# 요청
"According to the"라는 문구가 있는 줄부터 자료 끝까지를 '번호'와 '자료 줄' 두 열로 된 마크다운 표로 바꾸세요. 빈 줄은 표에 넣지 마세요.

(공간 추론 질문 데이터)
□ □ □ □
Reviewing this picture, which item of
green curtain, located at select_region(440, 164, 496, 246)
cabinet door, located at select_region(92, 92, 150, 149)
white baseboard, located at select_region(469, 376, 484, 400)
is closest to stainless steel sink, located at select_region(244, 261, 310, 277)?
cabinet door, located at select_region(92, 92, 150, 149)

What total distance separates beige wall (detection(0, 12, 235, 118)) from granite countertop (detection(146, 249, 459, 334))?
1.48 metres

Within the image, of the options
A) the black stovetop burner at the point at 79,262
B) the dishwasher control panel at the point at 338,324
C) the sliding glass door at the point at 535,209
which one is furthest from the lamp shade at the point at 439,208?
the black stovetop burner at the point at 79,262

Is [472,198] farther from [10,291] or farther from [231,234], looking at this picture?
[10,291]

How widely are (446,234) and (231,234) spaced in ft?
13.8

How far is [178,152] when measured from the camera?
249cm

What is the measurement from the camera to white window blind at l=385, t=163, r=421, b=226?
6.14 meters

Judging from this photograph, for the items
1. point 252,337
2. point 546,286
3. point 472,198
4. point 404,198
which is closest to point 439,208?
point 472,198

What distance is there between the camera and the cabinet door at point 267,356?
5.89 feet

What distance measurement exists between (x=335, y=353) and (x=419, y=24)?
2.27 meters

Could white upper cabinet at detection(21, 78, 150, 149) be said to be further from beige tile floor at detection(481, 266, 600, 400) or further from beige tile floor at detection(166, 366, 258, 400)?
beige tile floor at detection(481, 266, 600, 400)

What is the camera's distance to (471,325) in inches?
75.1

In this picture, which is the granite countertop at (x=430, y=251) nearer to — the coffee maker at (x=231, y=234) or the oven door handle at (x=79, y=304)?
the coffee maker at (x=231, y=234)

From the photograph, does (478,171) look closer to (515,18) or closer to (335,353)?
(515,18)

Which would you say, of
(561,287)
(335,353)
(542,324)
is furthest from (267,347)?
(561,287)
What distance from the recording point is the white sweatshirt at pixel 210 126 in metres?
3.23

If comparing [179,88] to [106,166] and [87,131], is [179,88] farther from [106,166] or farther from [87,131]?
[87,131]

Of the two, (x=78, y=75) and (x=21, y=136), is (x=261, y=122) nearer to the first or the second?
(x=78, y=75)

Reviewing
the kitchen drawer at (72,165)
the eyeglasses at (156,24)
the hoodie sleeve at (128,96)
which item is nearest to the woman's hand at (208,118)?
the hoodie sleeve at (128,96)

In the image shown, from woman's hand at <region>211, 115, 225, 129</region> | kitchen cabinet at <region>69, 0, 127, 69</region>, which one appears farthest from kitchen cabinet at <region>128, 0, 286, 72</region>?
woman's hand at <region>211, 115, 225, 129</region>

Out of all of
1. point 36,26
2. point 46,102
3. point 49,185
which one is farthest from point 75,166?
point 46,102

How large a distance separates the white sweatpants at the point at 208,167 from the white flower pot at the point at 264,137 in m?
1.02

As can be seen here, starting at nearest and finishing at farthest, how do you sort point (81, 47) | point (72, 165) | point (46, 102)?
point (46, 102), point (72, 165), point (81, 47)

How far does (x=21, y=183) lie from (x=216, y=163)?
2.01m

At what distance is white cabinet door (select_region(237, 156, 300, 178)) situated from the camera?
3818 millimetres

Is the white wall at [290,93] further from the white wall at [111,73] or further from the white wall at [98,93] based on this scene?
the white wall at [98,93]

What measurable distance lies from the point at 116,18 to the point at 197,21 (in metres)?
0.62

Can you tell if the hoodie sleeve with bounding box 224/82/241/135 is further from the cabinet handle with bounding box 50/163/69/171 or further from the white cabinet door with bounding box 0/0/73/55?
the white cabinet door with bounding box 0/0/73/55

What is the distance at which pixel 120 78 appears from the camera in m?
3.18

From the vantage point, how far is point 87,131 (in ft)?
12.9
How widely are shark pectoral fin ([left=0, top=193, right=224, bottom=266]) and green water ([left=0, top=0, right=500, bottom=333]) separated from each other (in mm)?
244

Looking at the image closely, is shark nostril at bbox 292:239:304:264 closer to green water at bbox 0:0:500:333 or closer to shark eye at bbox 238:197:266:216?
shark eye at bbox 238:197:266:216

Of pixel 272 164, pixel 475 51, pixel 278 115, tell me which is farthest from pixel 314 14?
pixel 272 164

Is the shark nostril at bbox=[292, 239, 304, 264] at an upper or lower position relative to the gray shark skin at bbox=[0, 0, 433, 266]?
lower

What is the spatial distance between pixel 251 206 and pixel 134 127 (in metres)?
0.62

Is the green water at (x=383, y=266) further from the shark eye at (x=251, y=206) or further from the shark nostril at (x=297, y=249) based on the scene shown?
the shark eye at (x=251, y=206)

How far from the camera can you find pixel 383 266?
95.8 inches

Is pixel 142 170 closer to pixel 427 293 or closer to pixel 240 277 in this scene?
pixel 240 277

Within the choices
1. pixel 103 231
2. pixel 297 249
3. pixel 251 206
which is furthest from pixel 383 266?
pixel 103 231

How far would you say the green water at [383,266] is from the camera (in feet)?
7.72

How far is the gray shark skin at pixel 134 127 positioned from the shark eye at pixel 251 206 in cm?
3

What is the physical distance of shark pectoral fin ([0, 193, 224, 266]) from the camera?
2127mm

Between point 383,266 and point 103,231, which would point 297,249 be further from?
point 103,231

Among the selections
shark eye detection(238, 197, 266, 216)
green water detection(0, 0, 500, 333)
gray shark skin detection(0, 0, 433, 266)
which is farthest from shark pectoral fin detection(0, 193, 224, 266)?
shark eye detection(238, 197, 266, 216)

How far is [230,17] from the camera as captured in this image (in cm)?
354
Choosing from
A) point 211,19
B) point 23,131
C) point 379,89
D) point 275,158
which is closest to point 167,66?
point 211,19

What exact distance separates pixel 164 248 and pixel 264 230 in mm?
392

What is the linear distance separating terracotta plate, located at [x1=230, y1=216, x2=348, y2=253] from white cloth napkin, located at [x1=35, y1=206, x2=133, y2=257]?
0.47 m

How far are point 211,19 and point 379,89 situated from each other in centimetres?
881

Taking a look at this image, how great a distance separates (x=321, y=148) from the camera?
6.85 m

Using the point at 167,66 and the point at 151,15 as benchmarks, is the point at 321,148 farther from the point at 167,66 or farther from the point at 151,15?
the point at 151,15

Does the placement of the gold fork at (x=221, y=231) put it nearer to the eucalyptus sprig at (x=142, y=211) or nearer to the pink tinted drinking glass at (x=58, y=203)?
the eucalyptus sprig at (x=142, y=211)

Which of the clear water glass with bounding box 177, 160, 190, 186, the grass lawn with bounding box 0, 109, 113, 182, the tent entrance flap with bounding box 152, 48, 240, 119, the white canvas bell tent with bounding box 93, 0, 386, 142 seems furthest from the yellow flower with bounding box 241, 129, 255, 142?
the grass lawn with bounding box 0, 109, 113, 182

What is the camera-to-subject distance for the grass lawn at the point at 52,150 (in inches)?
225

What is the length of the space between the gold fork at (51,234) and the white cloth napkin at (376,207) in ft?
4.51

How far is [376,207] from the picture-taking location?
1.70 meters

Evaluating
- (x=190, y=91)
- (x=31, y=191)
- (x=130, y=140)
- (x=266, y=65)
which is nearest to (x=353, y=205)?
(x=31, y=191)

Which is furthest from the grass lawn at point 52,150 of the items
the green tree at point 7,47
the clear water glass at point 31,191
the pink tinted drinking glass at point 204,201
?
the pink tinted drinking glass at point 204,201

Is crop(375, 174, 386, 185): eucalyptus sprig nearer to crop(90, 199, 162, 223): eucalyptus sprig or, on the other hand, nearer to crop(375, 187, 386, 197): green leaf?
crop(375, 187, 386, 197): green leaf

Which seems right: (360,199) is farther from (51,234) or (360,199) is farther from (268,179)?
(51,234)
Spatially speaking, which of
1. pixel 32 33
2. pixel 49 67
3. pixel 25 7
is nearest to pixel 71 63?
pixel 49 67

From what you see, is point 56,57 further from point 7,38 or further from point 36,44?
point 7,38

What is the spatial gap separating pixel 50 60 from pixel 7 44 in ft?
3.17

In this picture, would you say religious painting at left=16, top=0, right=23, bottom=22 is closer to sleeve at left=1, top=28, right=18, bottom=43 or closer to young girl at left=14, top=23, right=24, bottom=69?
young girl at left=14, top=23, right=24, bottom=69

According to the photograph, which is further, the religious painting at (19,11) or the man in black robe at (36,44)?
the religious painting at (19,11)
□ □ □ □
# 과제 답변
| 번호 | 자료 줄 |
|---|---|
| 1 | According to the photograph, which is further, the religious painting at (19,11) or the man in black robe at (36,44)? |
| 2 | the religious painting at (19,11) |